As organizações das liberdades civis também expressaram alarme de que a detenção de Khalil parece premissa em suas opiniões políticas, em vez de qualquer atos criminosos. Khalil não foi acusado de nenhum crime.

Na Louisiana, Khalil continua enfrentando um tribunal de imigração pesando sua deportação. Mas em um caso separado perante o Tribunal Federal dos EUA em Newark, Nova Jersey, os advogados de Khalil estão discutindo uma petição de habeas corpus: em outras palavras, um caso que argumenta que seu cliente foi detido ilegalmente.

O secretário de Estado dos EUA, Marco Rubio, atuando em nome do governo Trump, citou a Lei de Imigração e Nacionalidade de 1952 como base legal para a detenção de Khalil.

Essa lei da era da Guerra Fria estipula que o Secretário de Estado pode deportar um cidadão estrangeiro se essa pessoa for considerada como representar “conseqüências adversas potencialmente graves da política externa”.
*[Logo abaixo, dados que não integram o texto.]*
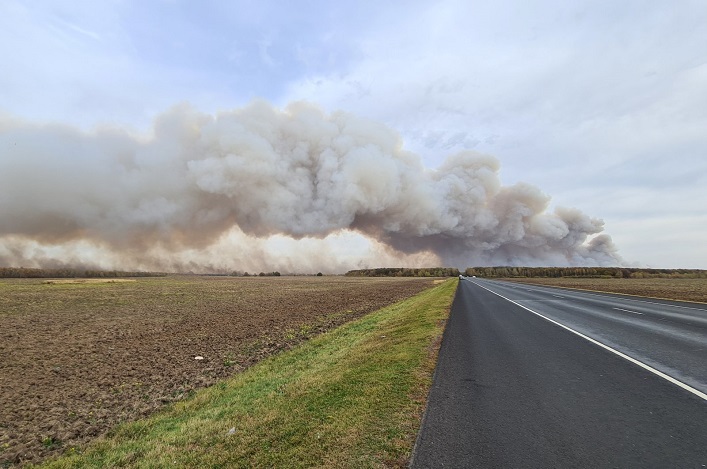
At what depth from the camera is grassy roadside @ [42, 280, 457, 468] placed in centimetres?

Mas essa lei raramente foi usada e levanta preocupações sobre conflitos com a Primeira Emenda da Constituição dos EUA, o que garante o direito à liberdade de expressão, independentemente da cidadania.
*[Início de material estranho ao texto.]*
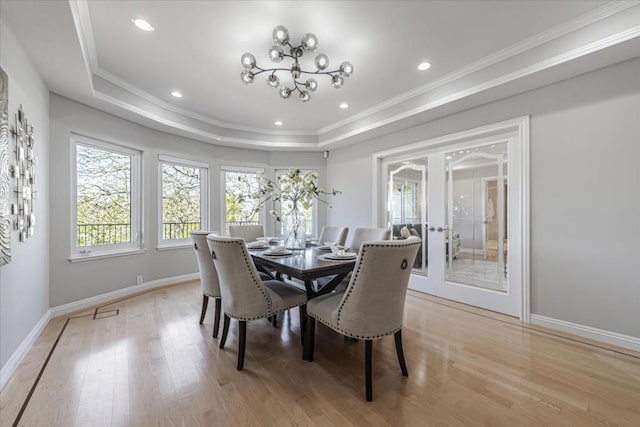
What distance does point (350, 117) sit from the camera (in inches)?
171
O juiz Farbiarz parecia ecoar essa preocupação, alertando que a lógica do governo Trump parecia atender aos padrões de “imprecisão constitucional”.

Isso, por sua vez, significa que a petição de Khalil “provavelmente terá sucesso nos méritos de sua alegação” de que as ações do governo foram inconstitucionais, escreveu o juiz na quarta -feira.

A equipe jurídica de Khalil aplaudiu a ordem do juiz, escrevendo em comunicado posteriormente: “O Tribunal Distrital manteve o que já sabíamos: a arma da lei de imigração do secretário Rubio para punir Mahmoud e outros como ele provavelmente é inconstitucional”.

Khalil é um dos vários estudantes de alto nível cujos casos testaram os limites constitucionais das ações do governo Trump.

Outros estudantes internacionais detidos por seu envolvimento na política pró-palestina, como estudante universitário Tufts Acredite em Ozturk e estudante da Universidade de Columbia Mohsen Mahdawiforam libertados da detenção após desafios legais.

Mas Khalil permanece em detenção. O governo negou um pedido Para a liberação temporária de Khalil, que lhe permitiria testemunhar o nascimento de seu filho em abril.

Também procurou impedi -lo de manter seu filho recém -nascido durante as sessões de visitação em um centro de detenção da Louisiana.

“Estou furioso com a crueldade e a desumanidade deste sistema que se atreve a se chamar apenas”, disse Abdalla, esposa de Khalil, em comunicado.

Ela observou que a imigração e a alfândega (gelo) negaram à família “esse direito humano mais básico” depois que ela voou mais de 1.000 milhas para visitá -lo na Louisiana com seu filho recém -nascido.

Um juiz bloqueou esses esforços de ICE na semana passada, permitindo que Khalil segurasse seu filho pela primeira vez mais de um mês depois que ele nasceu.